I spent the last weekend just gone trudging in the Highlands, hoping to put my mind away from agonising over job placements that would be released on Monday.
After work on Friday I jumped on a train to Inverness, capital of the Highlands. Outside the train station, a bunch of people dressed up as wizards and witches were standing outside the shopping centre waiting for the bookshop to open at midnight for the release of the last Harry Potter book - Harry Potter and the Deathly Hallows. It was getting late, and I had had a long day, so I checked into Inverness' somewhat functional youth hostel (as I found, somewhat abundant in OLD clientele) and went to bed. I dreamed that I had been placed at a certain Hospital (which I won't name) - about as happy as Harry Potter being sorted into Slytherin.

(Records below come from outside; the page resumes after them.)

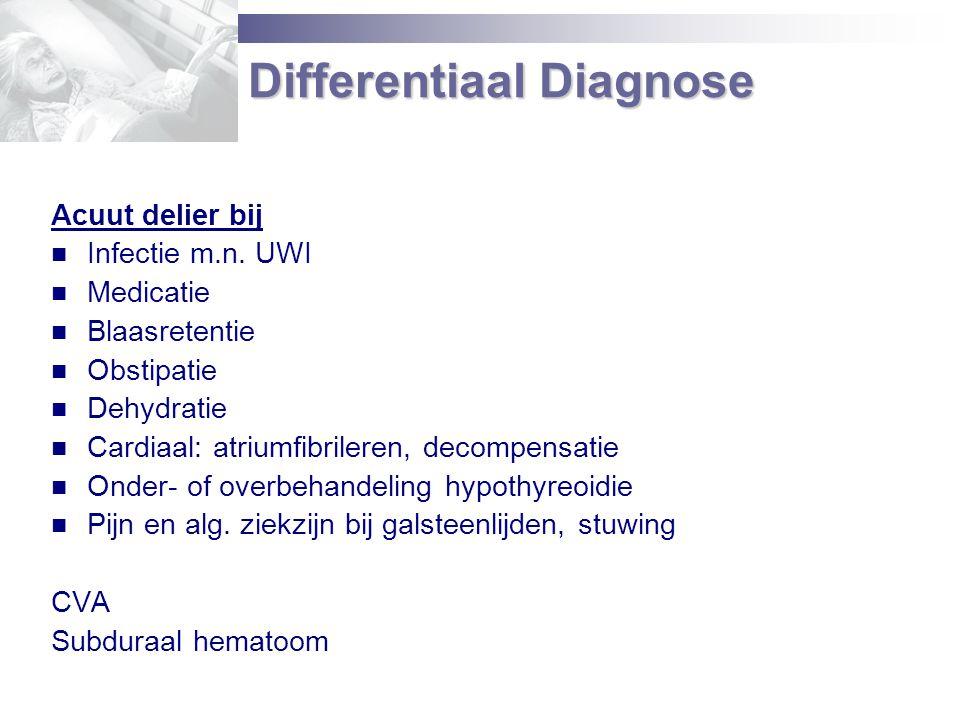 Acuut delier bij Infectie m.n. UWI Medicatie Blaasretentie Obstipatie Dehydratie Cardiaal: atriumfibrileren, decompensatie Onder- of overbehandeling h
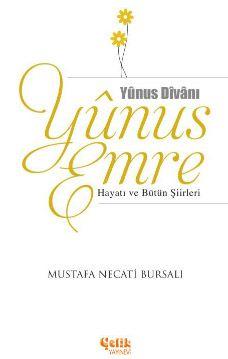 Yunus Emre Hayatı ve Bütün Şiirleri - Mustafa Necati Bursalı pdf epub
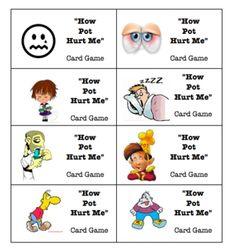 """Marijuana Card Game: """"How Pot Hurt Me"""" I made up this card game to play in my 9th Grade Health class-it's a memory matching card game where one card shows a teen who is not using drugs, and the other card shows the false thinking of a teen who is using pot. Cost-6.00"""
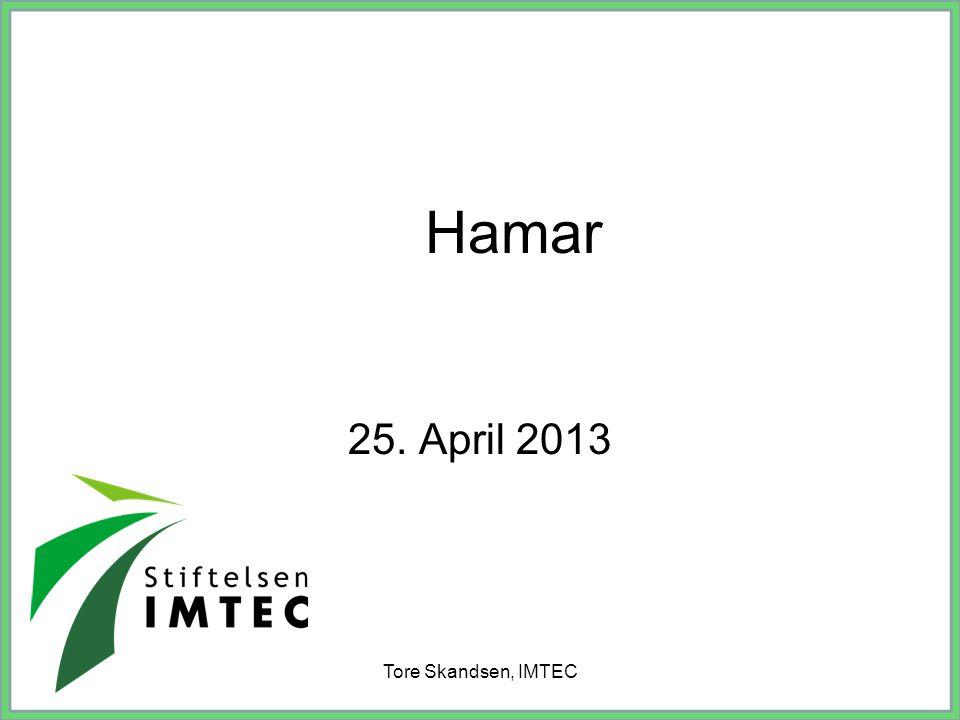 Tore Skandsen, IMTEC Hamar 25. April 2013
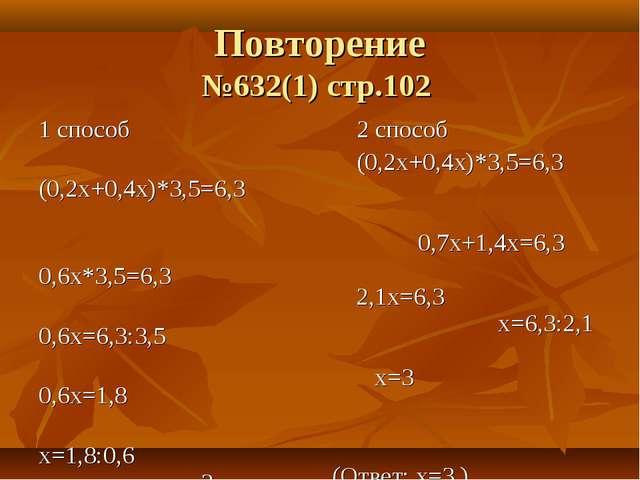Повторение №632(1) стр.102 1 способ (0,2х+0,4х)*3,5=6,3 0,6х*3,5=6,3 0,6х=6,3...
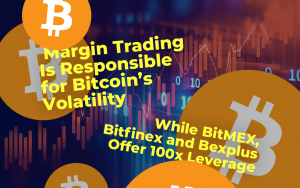 Brian Kelly Claims Margin Trading Is Responsible for Bitcoin's Volatility While BitMEX, Bitfinex, and Bexplus Offer 100x Leverage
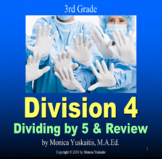 3rd Grade Division 4 - Dividing by 5 & Review Powerpoint Lesson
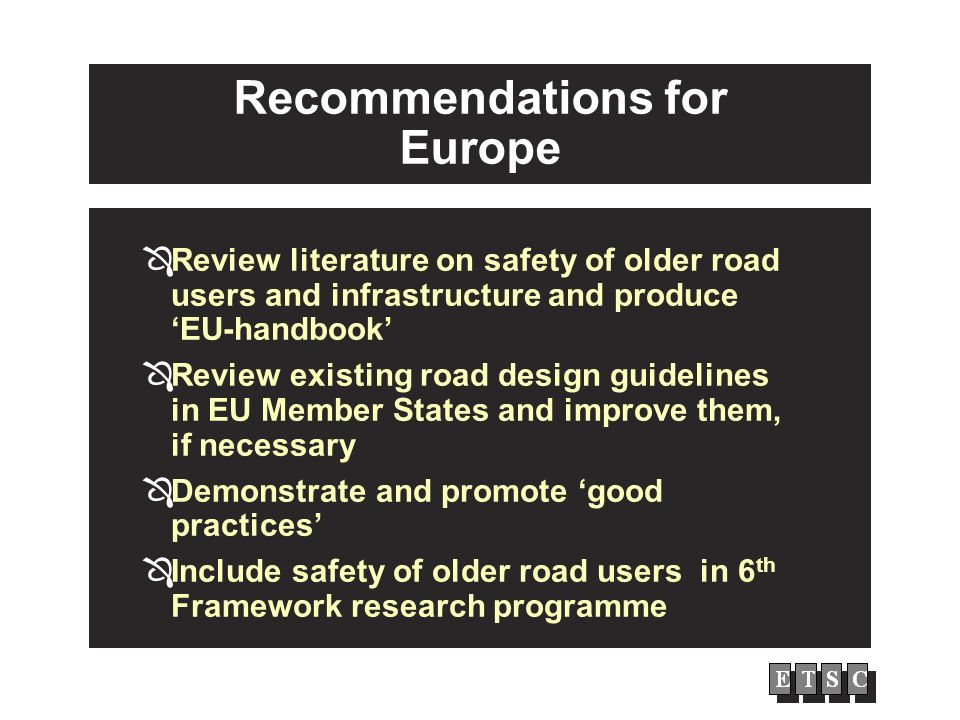 Recommendations for Europe Review literature on safety of older road users and infrastructure and produce EU-handbook Review existing road design guidelines in EU Member States and improve them, if necessary Demonstrate and promote good practices Include safety of older road users in 6 th Framework research programme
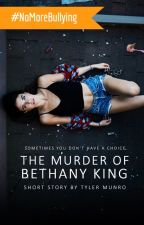 The Murder of Bethany King by TyMunro
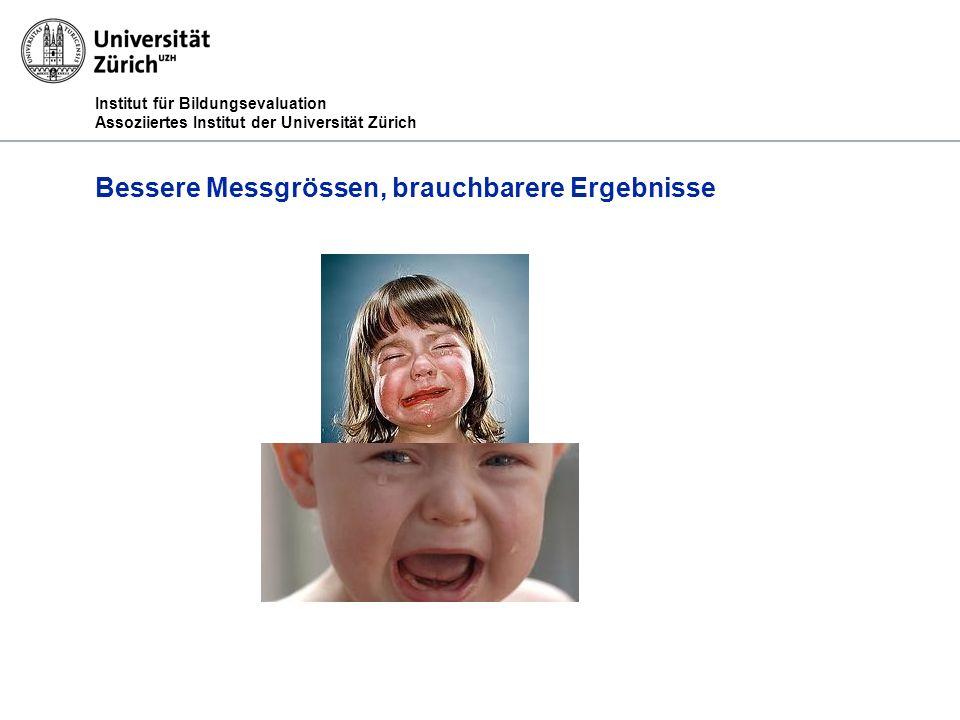 Institut für Bildungsevaluation Assoziiertes Institut der Universität Zürich Bessere Messgrössen, brauchbarere Ergebnisse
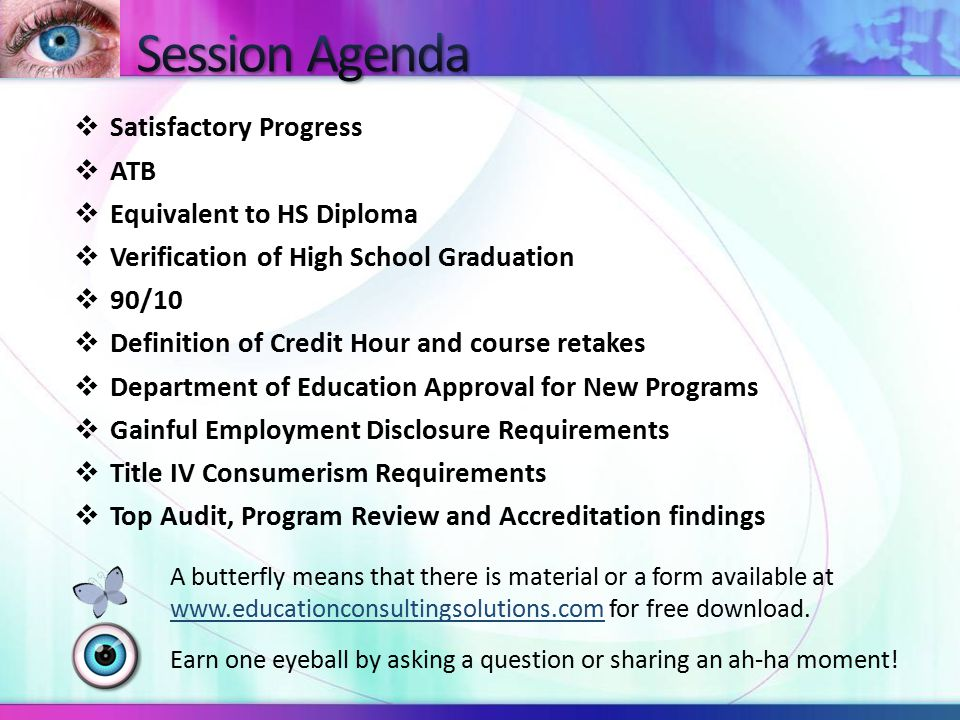  Satisfactory Progress  ATB  Equivalent to HS Diploma  Verification of High School Graduation  90/10  Definition of Credit Hour and course retakes  Department of Education Approval for New Programs  Gainful Employment Disclosure Requirements  Title IV Consumerism Requirements  Top Audit, Program Review and Accreditation findings A butterfly means that there is material or a form available at www.educationconsultingsolutions.com for free download.www.educationconsultingsolutions.com Earn one eyeball by asking a question or sharing an ah-ha moment!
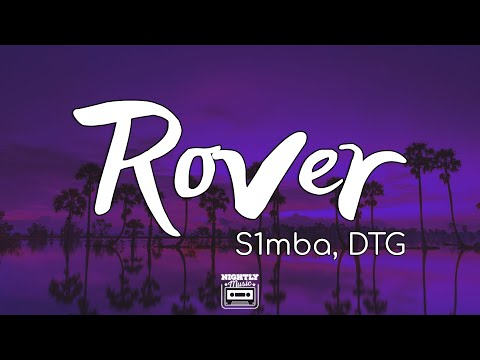 S1MBA ft. DTG - Rover (Mu la la) [Lyrics]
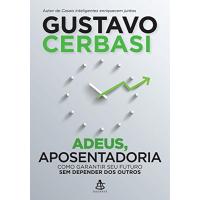 eBook Adeus, Aposentadoria - Gustavo Cerbasi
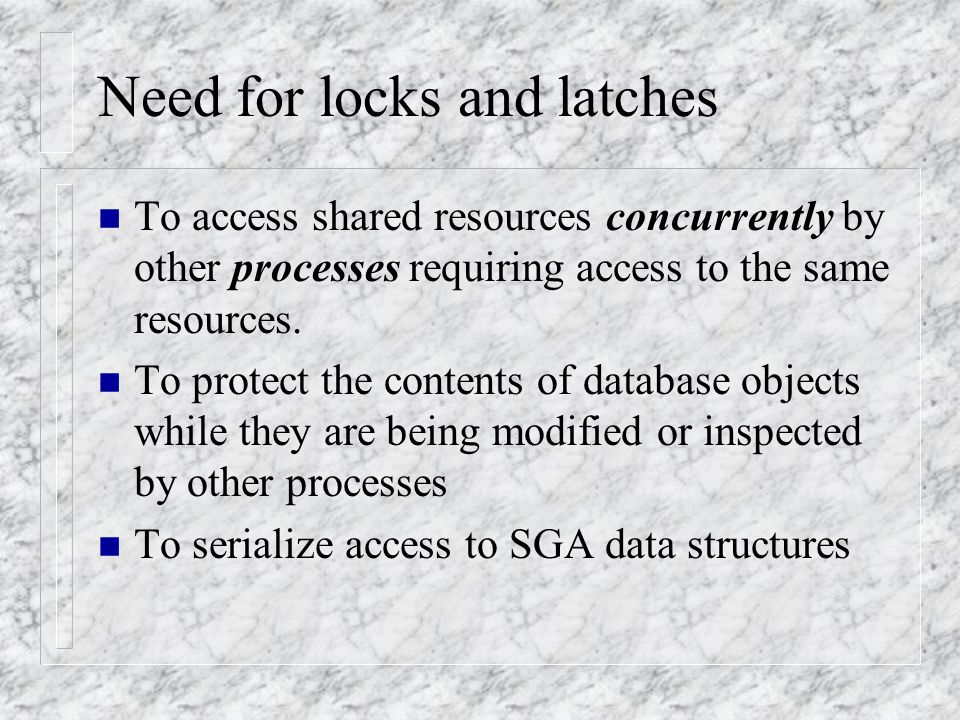 Locks & Latches n Oracle mechanisms for protecting and managing SGA data structures and database objects being accessed concurrently while maintaining consistency and integrity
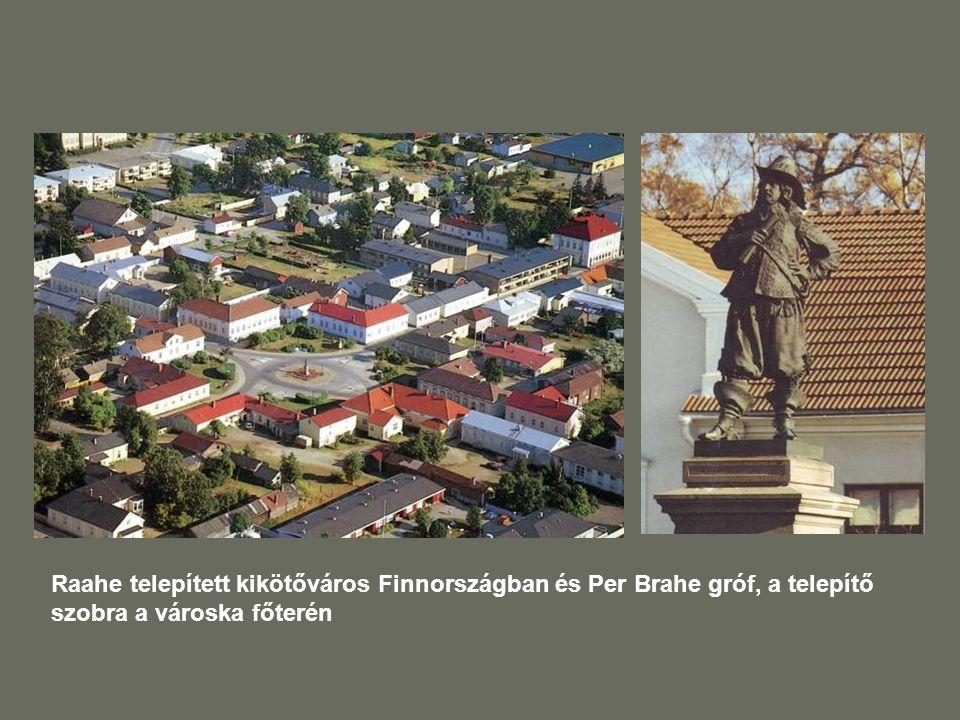 Raahe telepített kikötőváros Finnországban és Per Brahe gróf, a telepítő szobra a városka főterén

The day dawned overcast and drizzly, as has just about every day since the first day I've been here. I caught the early bus to Drumnadrochit, which is the main tourist centre on the shores of Loch Ness. Just about everything possible was made to squeeze every tourist dollar out of the myth of the Loch Ness Monster, which of course only superstitious fools would believe existed.
After lunch I went to Fort William and jumped on the train to Mallaig. This is considered one of Europe's most scenic train journeys and it didn't disappoint. The line was dotted with mountains, glens, lochs, islands, and most famously the Glenfinnan viaduct, which was part of a backdrop in the Harry Potter films.
I spent Saturday evening at the Ben Nevis bar which was attached to an outdoorsy hiking shop and which was meant to attract a mountaineering clientele, but all I found were some chatty ordinary couch potato locals which was nice enough. I ordered myself a very unhealthy dinner but then all dinners here in Scotland are very unhealthy. The rest of the night, half-drunk, I crushed a bunch of ESL Germans at the game of Taboo. That's what I like about having a four-digit IQ, baby!
On Sunday I went to Glencoe. It continued to rain and rain and rain. All weekend there was not a minute of sunshine. A few brave souls actually attempted to climb Ben Nevis, Britain's highest peak, that morning. At Glencoe there is a memorial to the 38 people massacred in 1692 during a rebellion against the Governments in Edinburgh and London who were loyal to King William and who regarded the Highland residents as savages. I wonder when will Australia ever build a proper memorial to the half a million indigenous people who were eliminated at a stroke when the tall ships arrived nearly a century after the atrocities of Glencoe.
As for my job placement, I will be working at Southern Health next year (based at Monash Medical Centre in Clayton). As such, it will mean taking Citylink every day. But in the grand scheme of things, I couldn't expect to be more pleased.